Realistically, something like 0.5% to 1.5% of a $300T global debt market is the zone I’d watch, with ~0.6% to 1.2% as a very clean base case.
Here’s the logic.
Bitcoin is about $71,680 right now, and circulating supply is about 20.01 million BTC, which puts current BTC market cap around $1.43T.
At $1,000,000 per BTC, market cap would be about $20.01T. So the gap to close is roughly $18.58T.
If you did the dumb, literal accounting version where every fresh dollar of STRC capital only created one extra dollar of BTC market cap, Saylor would need capital equal to about 6.19% of $300T.
That is the upper-bound, brute-force answer, and it is way too conservative because markets do not reprice that linearly.
The reason the real answer is lower is that Bitcoin has a flow-to-market-cap multiplier.
Recent academic work explicitly defines a “crypto multiplier” as the market-cap response to investor inflows and says major cryptocurrencies likely have large multipliers because most coins are held as investments, not used for payments.
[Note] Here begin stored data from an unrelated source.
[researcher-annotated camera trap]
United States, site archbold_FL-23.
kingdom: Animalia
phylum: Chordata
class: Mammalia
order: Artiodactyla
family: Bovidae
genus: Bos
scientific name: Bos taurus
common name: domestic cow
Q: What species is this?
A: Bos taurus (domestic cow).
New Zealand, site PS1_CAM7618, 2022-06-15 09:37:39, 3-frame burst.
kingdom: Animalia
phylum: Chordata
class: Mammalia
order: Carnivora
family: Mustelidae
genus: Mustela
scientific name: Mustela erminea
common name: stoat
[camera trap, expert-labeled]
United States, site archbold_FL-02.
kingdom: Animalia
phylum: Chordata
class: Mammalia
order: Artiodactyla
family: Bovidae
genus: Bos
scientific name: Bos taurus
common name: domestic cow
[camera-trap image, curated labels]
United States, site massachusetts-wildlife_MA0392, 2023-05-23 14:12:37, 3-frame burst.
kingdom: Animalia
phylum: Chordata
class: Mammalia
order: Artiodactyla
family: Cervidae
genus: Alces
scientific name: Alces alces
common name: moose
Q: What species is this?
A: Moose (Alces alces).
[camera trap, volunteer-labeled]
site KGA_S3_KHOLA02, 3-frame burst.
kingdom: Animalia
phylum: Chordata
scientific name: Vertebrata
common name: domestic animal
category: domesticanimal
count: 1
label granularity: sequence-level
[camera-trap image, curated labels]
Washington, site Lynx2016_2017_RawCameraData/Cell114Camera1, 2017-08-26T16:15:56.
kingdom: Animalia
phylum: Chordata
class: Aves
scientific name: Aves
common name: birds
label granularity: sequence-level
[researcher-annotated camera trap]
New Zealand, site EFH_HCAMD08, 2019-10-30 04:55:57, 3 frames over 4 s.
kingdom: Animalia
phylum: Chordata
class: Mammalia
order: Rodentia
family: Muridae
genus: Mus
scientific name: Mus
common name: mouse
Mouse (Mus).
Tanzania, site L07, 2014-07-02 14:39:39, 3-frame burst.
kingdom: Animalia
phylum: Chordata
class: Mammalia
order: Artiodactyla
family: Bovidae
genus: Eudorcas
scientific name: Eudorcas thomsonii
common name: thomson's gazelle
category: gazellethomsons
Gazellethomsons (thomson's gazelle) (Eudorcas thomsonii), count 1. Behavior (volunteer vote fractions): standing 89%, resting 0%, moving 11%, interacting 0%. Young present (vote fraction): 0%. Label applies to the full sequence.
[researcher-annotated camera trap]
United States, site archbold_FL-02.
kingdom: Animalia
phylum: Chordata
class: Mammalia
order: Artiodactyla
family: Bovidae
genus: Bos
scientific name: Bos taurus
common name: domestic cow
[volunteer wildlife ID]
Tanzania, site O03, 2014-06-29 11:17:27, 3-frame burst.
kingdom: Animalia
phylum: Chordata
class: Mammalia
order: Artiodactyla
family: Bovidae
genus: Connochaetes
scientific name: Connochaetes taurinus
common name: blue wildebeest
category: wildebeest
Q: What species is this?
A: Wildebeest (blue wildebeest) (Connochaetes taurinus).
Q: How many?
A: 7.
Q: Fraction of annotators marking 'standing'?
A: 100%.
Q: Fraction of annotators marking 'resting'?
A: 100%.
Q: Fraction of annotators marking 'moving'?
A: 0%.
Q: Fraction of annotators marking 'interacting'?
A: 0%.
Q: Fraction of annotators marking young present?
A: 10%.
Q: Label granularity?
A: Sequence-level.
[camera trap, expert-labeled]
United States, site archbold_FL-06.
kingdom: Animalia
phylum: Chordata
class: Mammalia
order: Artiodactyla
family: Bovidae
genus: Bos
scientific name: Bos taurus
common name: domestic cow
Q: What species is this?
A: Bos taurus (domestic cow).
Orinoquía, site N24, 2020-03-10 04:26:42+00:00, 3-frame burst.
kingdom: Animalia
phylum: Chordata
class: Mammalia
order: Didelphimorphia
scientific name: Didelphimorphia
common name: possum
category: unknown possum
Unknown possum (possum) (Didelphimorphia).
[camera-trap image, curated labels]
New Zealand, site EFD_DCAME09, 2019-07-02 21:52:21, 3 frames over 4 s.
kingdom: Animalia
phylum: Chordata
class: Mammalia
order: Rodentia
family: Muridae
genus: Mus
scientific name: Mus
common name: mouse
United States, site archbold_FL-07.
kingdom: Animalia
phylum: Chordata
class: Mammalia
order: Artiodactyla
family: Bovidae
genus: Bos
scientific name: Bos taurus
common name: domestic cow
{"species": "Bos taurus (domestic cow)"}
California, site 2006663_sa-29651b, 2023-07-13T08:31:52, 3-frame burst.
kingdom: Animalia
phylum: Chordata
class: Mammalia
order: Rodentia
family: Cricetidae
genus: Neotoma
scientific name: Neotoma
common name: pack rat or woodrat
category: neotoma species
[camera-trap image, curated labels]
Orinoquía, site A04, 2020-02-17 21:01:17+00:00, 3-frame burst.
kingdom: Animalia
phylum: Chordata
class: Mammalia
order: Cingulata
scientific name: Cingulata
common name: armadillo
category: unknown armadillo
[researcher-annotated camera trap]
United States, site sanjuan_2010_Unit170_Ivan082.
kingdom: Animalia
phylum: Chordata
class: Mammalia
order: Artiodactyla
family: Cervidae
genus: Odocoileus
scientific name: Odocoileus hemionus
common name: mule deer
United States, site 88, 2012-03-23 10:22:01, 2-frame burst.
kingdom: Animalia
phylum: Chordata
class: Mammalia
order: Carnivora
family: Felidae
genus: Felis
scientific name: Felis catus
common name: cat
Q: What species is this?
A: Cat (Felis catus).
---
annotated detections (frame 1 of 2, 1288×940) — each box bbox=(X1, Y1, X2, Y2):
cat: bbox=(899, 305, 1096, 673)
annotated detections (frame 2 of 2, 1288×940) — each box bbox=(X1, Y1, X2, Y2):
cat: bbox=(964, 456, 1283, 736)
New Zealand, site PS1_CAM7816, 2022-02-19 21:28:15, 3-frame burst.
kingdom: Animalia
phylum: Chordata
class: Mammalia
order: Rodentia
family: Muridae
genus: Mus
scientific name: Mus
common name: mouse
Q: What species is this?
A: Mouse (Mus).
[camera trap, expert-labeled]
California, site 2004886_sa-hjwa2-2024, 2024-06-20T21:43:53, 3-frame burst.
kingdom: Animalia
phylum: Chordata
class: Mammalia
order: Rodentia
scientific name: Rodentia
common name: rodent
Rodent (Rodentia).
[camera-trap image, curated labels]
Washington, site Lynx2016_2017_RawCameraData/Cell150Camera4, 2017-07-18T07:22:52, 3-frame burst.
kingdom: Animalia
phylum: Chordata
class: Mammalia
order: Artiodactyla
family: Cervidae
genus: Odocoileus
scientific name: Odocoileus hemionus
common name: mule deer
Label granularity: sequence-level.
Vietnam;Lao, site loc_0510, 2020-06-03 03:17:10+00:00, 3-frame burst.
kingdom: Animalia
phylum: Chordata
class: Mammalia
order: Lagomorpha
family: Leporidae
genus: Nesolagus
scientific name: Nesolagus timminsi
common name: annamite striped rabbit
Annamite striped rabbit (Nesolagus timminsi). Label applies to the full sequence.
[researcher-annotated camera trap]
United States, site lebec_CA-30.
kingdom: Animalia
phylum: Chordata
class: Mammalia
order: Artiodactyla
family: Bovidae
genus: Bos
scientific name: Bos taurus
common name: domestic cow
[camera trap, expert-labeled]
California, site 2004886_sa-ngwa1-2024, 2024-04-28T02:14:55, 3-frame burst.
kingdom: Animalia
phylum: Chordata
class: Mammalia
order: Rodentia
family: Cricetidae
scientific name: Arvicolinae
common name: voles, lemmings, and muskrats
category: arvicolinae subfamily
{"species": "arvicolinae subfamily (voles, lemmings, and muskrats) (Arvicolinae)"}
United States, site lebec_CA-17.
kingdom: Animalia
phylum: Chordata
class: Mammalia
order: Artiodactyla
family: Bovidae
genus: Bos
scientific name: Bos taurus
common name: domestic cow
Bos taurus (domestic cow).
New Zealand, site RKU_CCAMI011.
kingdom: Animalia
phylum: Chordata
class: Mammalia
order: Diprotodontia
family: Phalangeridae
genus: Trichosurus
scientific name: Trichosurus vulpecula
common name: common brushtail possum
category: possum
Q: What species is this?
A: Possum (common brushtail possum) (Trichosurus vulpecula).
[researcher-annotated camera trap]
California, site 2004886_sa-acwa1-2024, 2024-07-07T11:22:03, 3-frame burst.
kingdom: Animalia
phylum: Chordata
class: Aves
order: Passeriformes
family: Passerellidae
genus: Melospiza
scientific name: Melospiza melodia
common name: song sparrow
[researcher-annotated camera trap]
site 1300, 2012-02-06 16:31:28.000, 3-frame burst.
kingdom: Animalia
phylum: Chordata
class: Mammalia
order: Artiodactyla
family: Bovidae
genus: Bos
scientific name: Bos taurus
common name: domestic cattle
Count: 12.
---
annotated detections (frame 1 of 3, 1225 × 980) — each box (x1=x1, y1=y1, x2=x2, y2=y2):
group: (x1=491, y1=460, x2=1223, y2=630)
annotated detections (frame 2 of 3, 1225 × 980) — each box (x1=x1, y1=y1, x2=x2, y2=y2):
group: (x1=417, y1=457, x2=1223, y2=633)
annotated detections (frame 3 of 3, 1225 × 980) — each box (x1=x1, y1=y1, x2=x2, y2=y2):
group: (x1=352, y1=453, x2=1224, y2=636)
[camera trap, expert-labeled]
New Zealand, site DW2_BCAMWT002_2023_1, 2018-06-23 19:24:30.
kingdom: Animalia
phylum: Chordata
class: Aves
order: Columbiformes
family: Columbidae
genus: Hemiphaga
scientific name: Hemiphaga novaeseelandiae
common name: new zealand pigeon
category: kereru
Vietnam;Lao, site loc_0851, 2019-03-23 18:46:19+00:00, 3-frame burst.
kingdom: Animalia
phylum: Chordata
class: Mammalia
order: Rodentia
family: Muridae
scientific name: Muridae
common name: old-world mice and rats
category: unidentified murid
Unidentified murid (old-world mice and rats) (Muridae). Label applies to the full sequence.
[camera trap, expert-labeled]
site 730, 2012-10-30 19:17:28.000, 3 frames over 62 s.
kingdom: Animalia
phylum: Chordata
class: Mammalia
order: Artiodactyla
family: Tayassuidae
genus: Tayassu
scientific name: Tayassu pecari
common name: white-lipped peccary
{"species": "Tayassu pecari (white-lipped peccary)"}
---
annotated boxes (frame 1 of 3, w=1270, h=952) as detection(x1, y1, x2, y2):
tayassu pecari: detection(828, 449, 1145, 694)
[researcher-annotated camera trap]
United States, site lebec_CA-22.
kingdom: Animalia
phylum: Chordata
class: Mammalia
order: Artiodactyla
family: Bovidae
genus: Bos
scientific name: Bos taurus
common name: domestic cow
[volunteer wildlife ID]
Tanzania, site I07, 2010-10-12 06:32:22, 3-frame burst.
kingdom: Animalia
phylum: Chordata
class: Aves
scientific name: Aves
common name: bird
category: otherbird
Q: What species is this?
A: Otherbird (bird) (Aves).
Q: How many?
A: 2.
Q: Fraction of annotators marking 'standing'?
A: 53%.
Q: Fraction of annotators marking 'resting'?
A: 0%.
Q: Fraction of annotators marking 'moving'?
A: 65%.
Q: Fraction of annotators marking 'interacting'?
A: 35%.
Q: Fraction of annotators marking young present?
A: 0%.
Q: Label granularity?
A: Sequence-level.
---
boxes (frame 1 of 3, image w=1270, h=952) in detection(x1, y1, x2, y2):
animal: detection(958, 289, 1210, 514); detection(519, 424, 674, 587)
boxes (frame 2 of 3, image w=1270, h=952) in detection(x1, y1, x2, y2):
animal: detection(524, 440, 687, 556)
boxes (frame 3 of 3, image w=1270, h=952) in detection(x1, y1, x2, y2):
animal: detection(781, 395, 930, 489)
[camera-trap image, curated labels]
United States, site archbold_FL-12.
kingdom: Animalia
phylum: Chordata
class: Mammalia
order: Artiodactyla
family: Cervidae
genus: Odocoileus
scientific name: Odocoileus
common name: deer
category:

Separate flow research on spot BTC ETFs also finds that ETF inflows have a persistent positive effect on BTC prices, which reinforces the basic idea that fresh capital can move market value by more than one-for-one.
So if you model that $18.58T repricing gap through different multipliers, you get this:
20x multiplier: about $0.93T of net BTC buying, about 0.31% of $300T
10x multiplier: about $1.86T, about 0.62%
5x multiplier: about $3.72T, about 1.24%
3x multiplier: about $6.19T, about 2.06%
If STRC-style issuance became a major global fixed-income product, Saylor probably does not need 6% of the debt market.
He more likely needs something in the neighborhood of 0.5% to 1.5% captured cumulatively over time, assuming Bitcoin reprices reflexively as float tightens.
That range corresponds roughly to a 10x to 5x effective market-cap multiplier, which feels aggressive but not insane for an asset with scarce liquid supply and persistent corporate/ETF demand.
There is one more wrinkle. STRC is not a zero-cost funding source. Strategy says STRC currently carries an 11.50% variable annual dividend, payable monthly in cash. If Strategy wanted to reserve, say, roughly 2 years of dividend coverage on new issuance, then only about 77% of gross proceeds would actually go into BTC.
Under that assumption, the gross debt-market share needed rises to roughly 0.80% in the 10x case and 1.61% in the 5x case.
And just to show how early this still is, Strategy’s site currently shows STRC notional at about $5.355B, which is only about 0.0018% of $300T.
So to do this through STRC alone, the machine would need to scale by hundreds of times from here.
$1M Bitcoin via STRC alone probably implies capturing around 1% of the global debt market, give or take, not 6%.
6% is the static-accounting answer. ~1% is the reflexive-market answer.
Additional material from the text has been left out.